The jury also viewed what it was entitled to conclude was a representative sample of that material. Certainly nothing about these shocking images would suggest in any way to the reasonable observer that the images did not depict actual children. To the contrary, the images appear sickeningly real. The children shown in many of the photographs in evidence are so young that no reasonable person could entertain the possibility that they were actually youthful-looking adults. While advances in digital imaging technology have arguably made it possible to "fake" human images by creating convincing digital simulations, jurors could draw on their own common sense and experience to recall that the most expensive digital special effects Hollywood can command only rarely generate images that can be confused with live human actors. No reasonable person could have believed that more than a handful of the thousands of photographs and videos that the evidence shows Pabon had collected and distributed could possibly have been produced using such techniques.

Moreover, internal evidence in many of the photographs suggests that they depict actual incidents of abuse.

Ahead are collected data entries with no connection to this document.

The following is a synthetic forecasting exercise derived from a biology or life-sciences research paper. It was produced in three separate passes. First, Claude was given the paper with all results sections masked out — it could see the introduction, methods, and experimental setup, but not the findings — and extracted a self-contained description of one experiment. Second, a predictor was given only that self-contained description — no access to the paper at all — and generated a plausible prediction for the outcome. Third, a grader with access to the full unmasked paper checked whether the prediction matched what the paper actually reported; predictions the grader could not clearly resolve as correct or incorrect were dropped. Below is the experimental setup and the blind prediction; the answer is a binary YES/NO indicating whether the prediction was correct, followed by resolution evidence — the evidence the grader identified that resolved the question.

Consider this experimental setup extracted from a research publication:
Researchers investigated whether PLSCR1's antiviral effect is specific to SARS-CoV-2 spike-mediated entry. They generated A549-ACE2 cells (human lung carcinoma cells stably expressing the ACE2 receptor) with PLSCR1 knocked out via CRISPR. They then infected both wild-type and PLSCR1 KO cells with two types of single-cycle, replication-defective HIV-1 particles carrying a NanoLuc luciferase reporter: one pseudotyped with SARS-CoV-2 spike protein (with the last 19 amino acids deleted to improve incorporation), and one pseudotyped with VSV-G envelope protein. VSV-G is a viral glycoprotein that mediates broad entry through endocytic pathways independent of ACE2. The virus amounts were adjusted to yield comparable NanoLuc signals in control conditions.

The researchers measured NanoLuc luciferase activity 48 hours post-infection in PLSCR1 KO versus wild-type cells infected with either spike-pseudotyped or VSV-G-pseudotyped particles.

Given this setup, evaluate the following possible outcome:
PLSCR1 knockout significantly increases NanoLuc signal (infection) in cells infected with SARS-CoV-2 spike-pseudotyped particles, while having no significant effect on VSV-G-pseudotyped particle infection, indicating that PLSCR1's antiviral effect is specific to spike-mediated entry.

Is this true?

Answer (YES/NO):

Some of them mask identifying features of the children or adults depicted, permitting the inference that the events depicted were actual abusers concerned lest they be identified and prosecuted for their criminal acts. Others can be inferred from objects depicted in them to have been created some time ago, before the development of digital technology. The same internal evidence from which the jury could conclude beyond a reasonable doubt, even absent stipulation, that actual children were depicted in the images at issue was unquestionably available to Pabon, and the jury thus could easily have concluded that what they knew beyond a reasonable doubt, he knew to the same degree of certainty.

Nothing more is required by the statutory element of knowledge. Pabon could have argued to the jury (although, in fact, he did not) that the evidence left open the possibility that he believed all the apparent child pornography in his possession had been produced in a virtual reality workshop.*fn4 But the jury would have been fully entitled to reject any such argument. The argument that it is theoretically possible that every image Pabon received and distributed had been simulated, and that unless he had been present for their production (and there is no evidence he ever was involved in producing any pornography of any kind) Pabon could not have actually "known" that they were real, demands an epistemological certainty that the law has never required. Drug couriers are convicted every day of "knowingly" distributing illegal drugs that they had never fieldtested or personally sampled, and which theoretically could have been counterfeit. In ...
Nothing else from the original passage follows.